CDK bootstrap creates five roles per account/region. The **CloudFormation execution role** (cdk-hnb659fds-cfn-exec-role) receives `AdministratorAccess` by default — CloudFormation assumes it to create, modify, and delete stack resources. This violates least-privilege and may conflict with organizational SCPs or compliance gates.

The ABCA project documented three scoped policies in `docs/design/DEPLOYMENT_ROLES.md` (PR #46), validated against a live deployment through 7 iterations and 36 CloudTrail-discovered actions. However, these policies exist only as JSON blobs in a Markdown file — unversioned, untested, and manually applied.

**Failure mode without automation:** When a new release adds a resource type (e.g., SQS queue), operators who pull and deploy hit a mid-rollback CloudFormation failure because their bootstrap policy predates the new permissions.
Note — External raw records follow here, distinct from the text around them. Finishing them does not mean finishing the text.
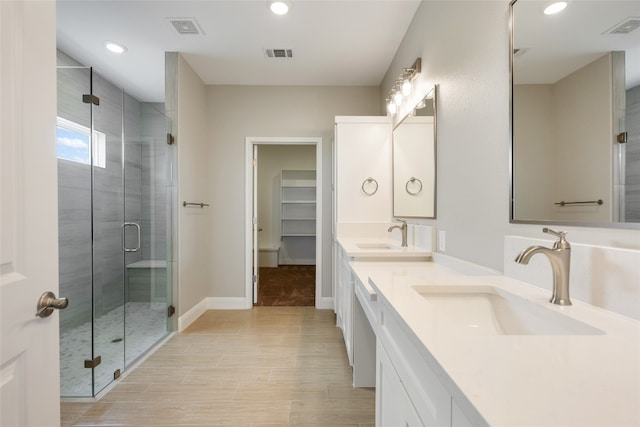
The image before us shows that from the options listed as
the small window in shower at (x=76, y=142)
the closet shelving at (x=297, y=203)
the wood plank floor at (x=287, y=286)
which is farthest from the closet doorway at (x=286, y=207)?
the small window in shower at (x=76, y=142)

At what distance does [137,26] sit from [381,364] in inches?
120

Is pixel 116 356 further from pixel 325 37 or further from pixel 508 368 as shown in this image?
pixel 325 37

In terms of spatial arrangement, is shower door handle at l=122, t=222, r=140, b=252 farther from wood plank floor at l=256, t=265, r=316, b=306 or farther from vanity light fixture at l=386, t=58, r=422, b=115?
vanity light fixture at l=386, t=58, r=422, b=115

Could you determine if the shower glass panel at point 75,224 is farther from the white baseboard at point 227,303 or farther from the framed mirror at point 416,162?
the framed mirror at point 416,162

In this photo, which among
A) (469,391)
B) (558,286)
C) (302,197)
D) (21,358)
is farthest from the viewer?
(302,197)

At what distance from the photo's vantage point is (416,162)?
229cm

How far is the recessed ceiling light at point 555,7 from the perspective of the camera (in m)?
0.94

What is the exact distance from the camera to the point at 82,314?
6.99ft

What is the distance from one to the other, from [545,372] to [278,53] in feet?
10.2

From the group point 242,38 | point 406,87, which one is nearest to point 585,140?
point 406,87

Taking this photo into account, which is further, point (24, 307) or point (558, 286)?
point (558, 286)

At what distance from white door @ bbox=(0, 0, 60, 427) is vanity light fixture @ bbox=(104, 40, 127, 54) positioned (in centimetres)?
241

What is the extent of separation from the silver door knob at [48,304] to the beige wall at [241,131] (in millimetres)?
2819

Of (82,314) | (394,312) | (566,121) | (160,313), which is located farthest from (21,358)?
(160,313)
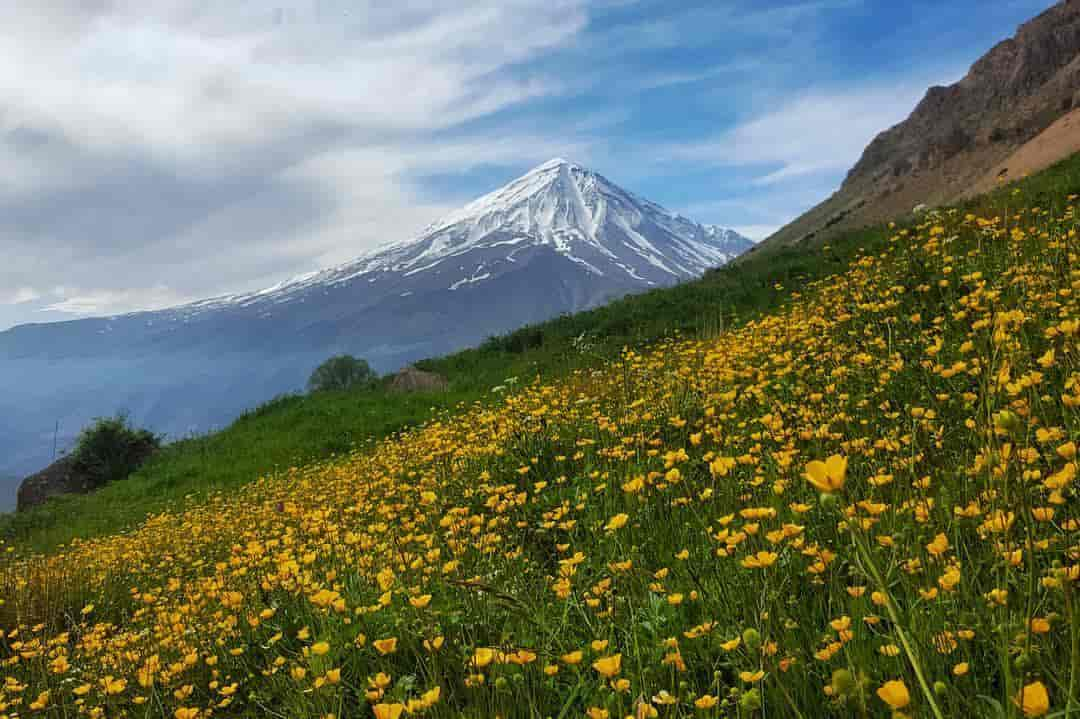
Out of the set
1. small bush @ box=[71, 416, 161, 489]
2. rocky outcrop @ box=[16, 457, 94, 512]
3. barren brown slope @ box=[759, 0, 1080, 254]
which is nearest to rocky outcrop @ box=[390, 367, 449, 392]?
small bush @ box=[71, 416, 161, 489]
The deploy fails 15 minutes in with no prior warning.

**Constraints:**
- IAM managed policies have a 6,144-character limit — hence the three-policy split (Infrastructure, Application, Observability).
- Bootstrap must exist before the CDK app can deploy — circular dependency prevents managing bootstrap from within the app stack.
- The four other bootstrap roles (deploy, lookup, file-publishing, image-publishing) are already scoped by the default template and don't need modification.

## Decision

### Policies as typed TypeScript code in `cdk/src/bootstrap/`

Rationale for location:
- **Agent routing** — `AGENTS.md` routes CDK/IAM changes to `cdk/`. An agent modifying a construct that adds a DynamoDB table naturally looks here for the policy it must update.
- **Testability** — Jest tests can assert policy size limits, validate structure, and verify coverage against the synthesized template.
- **Co-location** — the CDK app defines what resources exist (and therefore what permissions are needed); both live in the same package.
- **Self-contained** — `cdk/` has its own `mise.toml`, build, and test pipeline.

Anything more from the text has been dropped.